Tuesday, June 10, 2014

The Hunger Games

I know I'm behind the times, but I just finished reading The Hunger Games series, and I want to talk about it.

Guys.  Woah.
But let me go back to the beginning.

I tore through everything in just three weeks (which is fast for me these days), with my pace picking up as the weeks progressed.  Friday, May 23rd was a half day of work, and when I was home with laundry and nothing to keep my mind occupied, I flipped through Netflix and landed on The Hunger Games.  I hadn't seen it, I knew it was popular, and what the heck, why not?  I knew the premise of the story, so I was sure that sad and hard things would happen, and I guess I wasn't too surprised when I found myself crying during the Games.

I was surprised when, as soon as the first movie finished, I rushed to get my hands on the second.  I waited to watch it until Caleb got home that evening, though, because I was pretty sure I would want him around to hold me should things get rough.  Once Catching Fire finished, I had to know what happens in the third installment, but with the next movie coming out this November and only covering one half of the third book, I knew it was time for a visit to the library.

The soonest I could get to the library was Sunday, May 25th.  They didn't have the third book!  All I could do was to start with the first, I supposed, so I grabbed book number one, put my name in for book number two and three, and read and read and read.  I finished Mockingjay yesterday.

I appreciate how similar the movies are to the books.  The only things they add in are helpful to the progression of the story.  They're the things that were happening outside of Katniss', the narrator's, knowledge, like the conversations between the Head Game Maker and Snow.  They add color and understanding, and they give you a bigger picture than the books.  Then the things that the movie left out, what you can only get from the books, also widens your view.  The movies couldn't spend much time on the personalities of the prep team, for example, but knowing those characters all the way through the books... I just liked it.

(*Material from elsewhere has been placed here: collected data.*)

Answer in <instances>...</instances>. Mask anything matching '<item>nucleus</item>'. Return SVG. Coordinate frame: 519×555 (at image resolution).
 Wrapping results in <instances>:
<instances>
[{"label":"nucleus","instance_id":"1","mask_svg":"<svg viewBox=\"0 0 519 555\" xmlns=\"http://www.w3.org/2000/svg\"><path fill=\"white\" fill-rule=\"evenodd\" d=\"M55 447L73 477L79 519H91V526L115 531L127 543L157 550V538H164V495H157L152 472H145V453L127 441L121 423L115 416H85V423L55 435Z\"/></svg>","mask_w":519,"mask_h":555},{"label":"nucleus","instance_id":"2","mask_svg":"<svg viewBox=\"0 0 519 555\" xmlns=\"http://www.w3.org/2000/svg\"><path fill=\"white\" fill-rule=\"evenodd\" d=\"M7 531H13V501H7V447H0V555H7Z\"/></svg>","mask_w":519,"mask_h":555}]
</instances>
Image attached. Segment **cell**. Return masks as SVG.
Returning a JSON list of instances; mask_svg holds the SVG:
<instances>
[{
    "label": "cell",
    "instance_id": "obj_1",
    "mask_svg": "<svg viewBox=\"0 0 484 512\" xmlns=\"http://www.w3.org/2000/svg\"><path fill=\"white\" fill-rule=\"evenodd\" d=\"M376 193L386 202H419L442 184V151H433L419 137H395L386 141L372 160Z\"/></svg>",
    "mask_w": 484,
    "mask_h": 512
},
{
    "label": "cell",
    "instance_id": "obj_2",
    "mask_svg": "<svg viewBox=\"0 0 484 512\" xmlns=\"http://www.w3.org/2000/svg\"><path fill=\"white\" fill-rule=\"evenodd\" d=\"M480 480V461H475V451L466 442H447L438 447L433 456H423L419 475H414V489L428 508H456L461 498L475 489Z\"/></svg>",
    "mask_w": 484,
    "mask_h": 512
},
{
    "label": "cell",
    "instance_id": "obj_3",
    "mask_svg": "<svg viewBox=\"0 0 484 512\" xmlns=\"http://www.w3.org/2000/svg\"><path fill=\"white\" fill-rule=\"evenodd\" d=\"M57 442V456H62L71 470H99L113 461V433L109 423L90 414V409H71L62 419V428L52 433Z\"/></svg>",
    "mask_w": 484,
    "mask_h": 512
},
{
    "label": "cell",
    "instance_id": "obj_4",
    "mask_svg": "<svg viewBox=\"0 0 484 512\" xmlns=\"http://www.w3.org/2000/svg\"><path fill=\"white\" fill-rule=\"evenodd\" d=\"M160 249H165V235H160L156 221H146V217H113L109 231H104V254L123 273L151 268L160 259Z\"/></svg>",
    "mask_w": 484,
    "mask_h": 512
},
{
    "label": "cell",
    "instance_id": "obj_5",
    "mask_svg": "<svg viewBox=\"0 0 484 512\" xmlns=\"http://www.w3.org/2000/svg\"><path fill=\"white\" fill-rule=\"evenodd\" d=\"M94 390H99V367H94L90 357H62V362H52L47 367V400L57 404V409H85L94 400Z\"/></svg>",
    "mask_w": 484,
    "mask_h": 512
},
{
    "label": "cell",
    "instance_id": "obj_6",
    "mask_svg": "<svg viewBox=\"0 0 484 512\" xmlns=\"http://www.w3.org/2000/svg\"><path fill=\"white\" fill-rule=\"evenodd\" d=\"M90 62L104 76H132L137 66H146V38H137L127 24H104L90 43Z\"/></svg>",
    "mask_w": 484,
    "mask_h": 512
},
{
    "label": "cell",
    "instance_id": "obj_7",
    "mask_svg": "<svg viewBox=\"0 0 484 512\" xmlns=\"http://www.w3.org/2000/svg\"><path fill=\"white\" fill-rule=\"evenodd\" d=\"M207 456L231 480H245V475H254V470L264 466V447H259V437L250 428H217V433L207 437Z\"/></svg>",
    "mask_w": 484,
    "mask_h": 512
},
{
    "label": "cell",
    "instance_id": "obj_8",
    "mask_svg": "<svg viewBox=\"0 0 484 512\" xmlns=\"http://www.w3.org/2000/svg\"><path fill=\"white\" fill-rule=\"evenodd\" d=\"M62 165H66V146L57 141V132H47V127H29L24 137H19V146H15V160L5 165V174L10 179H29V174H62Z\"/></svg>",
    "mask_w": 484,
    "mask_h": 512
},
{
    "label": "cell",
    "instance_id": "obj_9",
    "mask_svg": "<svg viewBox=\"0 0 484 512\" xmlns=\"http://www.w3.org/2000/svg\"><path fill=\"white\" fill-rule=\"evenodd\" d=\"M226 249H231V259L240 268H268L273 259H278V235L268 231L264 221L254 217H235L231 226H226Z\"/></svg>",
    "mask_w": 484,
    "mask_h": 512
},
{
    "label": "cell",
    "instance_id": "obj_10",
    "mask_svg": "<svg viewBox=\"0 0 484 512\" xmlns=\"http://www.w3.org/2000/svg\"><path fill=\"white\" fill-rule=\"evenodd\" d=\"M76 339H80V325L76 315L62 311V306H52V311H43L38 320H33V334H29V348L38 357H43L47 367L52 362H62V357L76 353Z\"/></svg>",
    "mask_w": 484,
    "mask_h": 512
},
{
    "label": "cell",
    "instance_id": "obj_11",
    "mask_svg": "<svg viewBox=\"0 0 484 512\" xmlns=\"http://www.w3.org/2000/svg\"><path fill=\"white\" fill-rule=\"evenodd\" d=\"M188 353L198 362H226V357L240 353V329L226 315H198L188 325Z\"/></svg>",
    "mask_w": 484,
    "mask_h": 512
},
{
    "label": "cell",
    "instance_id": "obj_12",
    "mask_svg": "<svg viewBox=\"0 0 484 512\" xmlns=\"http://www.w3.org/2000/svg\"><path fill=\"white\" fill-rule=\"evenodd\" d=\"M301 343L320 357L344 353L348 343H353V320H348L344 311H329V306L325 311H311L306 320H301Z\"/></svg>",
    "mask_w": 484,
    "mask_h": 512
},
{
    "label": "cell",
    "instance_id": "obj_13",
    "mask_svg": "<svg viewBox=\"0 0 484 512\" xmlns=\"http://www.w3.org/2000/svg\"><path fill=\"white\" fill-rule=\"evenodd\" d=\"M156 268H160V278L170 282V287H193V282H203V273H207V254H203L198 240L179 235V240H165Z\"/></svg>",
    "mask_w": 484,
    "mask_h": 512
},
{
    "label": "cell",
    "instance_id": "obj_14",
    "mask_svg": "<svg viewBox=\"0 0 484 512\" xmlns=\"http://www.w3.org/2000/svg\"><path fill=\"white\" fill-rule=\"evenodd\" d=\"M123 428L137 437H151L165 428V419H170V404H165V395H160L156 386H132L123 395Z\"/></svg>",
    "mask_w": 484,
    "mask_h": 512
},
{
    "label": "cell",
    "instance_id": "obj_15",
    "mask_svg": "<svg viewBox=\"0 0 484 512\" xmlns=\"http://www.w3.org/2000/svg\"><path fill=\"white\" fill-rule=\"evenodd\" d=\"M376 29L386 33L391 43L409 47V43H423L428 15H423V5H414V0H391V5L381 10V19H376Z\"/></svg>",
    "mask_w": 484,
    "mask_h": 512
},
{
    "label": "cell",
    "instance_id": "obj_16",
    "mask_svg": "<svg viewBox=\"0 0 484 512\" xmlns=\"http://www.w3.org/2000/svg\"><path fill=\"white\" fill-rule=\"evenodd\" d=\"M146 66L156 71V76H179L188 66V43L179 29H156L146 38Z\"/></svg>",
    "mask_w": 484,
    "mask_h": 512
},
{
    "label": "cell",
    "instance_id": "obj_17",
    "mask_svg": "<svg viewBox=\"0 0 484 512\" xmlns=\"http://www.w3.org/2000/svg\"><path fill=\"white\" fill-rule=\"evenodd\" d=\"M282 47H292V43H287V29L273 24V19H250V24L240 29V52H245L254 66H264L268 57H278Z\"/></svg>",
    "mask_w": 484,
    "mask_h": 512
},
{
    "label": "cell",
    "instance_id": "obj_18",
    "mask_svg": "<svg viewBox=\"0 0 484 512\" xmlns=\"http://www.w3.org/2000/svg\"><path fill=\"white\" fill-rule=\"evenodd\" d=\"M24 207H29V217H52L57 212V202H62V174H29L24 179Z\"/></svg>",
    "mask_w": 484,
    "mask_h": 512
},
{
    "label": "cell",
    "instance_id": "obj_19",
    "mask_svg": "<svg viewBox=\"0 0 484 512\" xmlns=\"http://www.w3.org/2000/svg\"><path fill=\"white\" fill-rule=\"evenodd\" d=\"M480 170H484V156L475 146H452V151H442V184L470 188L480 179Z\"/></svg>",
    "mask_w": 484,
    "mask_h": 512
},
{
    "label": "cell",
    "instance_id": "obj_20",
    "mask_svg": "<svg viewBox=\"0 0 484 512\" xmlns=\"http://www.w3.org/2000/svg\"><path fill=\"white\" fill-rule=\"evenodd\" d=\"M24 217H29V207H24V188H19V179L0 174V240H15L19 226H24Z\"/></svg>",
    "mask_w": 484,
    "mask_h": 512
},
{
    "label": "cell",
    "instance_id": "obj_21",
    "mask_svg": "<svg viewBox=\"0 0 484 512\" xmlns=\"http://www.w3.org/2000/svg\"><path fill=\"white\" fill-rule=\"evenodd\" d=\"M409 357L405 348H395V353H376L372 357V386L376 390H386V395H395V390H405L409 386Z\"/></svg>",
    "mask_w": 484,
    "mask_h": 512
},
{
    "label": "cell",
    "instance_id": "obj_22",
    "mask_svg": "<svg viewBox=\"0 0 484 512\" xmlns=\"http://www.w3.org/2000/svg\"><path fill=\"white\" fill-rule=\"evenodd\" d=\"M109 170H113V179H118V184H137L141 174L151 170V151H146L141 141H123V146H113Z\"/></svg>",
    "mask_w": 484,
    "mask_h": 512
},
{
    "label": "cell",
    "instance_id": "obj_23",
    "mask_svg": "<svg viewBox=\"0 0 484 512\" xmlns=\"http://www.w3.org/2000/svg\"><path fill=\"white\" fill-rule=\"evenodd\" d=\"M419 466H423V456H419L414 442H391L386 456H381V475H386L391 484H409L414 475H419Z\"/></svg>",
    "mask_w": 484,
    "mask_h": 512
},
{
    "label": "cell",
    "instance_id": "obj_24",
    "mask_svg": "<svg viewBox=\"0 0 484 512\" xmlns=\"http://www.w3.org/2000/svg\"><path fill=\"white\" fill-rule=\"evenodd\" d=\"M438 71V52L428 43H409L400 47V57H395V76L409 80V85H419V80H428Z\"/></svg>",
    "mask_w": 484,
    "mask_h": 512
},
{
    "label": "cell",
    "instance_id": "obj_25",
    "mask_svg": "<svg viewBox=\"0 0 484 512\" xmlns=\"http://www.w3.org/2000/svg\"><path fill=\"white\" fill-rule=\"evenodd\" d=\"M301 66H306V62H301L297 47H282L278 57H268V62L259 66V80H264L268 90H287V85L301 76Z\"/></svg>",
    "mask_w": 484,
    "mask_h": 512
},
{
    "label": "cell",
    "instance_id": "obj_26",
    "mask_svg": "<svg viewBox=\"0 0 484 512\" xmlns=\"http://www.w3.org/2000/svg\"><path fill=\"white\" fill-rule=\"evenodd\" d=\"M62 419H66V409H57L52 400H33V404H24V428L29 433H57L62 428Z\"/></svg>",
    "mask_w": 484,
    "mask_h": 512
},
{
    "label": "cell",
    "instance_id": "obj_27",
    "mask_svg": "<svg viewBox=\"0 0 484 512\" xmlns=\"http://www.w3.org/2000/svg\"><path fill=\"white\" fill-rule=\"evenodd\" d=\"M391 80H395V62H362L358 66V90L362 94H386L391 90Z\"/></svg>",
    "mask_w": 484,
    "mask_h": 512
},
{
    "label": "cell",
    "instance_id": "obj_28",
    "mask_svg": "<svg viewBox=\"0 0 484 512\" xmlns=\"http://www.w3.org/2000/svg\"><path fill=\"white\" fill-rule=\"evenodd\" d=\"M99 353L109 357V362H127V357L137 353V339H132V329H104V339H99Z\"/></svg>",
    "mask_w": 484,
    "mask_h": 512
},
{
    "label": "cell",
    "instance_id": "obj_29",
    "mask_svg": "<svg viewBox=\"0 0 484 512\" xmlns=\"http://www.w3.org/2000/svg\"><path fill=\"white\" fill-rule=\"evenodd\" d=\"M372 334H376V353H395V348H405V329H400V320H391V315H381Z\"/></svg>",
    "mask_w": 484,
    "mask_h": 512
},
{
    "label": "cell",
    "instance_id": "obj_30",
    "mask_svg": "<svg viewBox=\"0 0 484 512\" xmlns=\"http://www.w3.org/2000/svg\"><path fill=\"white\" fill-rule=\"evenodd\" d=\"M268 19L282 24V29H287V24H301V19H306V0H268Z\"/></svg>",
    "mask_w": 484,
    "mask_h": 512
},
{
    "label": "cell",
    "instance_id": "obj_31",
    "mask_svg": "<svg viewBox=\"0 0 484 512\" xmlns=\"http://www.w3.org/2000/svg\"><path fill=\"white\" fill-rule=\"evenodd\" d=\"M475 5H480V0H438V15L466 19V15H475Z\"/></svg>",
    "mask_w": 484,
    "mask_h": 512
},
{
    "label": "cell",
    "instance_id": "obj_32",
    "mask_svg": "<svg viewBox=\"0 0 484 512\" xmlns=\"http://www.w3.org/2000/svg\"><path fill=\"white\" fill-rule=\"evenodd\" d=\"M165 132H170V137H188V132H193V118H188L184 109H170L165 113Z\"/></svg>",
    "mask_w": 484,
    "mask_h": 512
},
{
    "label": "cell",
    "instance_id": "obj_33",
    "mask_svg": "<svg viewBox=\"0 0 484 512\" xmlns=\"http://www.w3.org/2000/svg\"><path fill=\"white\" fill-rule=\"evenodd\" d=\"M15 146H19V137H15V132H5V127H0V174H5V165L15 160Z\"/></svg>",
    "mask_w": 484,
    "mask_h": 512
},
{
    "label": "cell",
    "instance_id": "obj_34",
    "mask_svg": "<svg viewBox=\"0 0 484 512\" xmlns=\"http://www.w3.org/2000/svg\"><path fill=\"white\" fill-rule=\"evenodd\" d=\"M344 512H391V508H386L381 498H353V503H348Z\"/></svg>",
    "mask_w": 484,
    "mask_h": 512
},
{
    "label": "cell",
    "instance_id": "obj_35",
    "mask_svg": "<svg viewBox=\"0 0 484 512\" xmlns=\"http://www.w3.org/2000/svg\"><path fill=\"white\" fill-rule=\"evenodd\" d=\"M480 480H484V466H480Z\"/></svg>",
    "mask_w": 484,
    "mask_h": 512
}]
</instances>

What I didn't like, though, was sitting there during most of Mockinjay, scared, worried, and tentatively hopeful for the characters.  I ended up caring much more for Peeta and Finnick than Katniss, but I knew she was my only window into Panem, and there were many times when I empathized with her, as if she acted the way I would have.  (There were a few times when I was yelling at her to speak her mind, but she didn't listen to me.)  I cried a lot.  Lots of awful things happened in the book.  And when I finished, I had to tell myself, "It's not real.  It's not real."  But, I felt that some of it could be real, and I know that terrible, inhumane, atrocious wars are happening now in the real world.  So in the end, it was like getting a full view of what humanity is completely capable of.  Maybe not the futuristic weapons, but the cruelty and selfishness and the insane hunger for power?  Oh yes, all that is already here now.  So I just sat there in the car next to Caleb, shaken and silent, until I had the idea to ask him to tell me about the Charleston vacation we just finished.  (Literally.  We were on the way back home from a splendid trip, riding into the Southern sunset, and there I was feeling shell shocked from finishing my book.)

I don't know how to reconcile the facts that I enjoyed the books and that they covered such terrible things.  Is being entertained by the story the same as being entertained by the Games?  Have you read The Hunger Games series?  What do you think?  Are you looking forward to Mockingjay?  I'm worried about seeing it in theaters because I might just be horrified the entire time.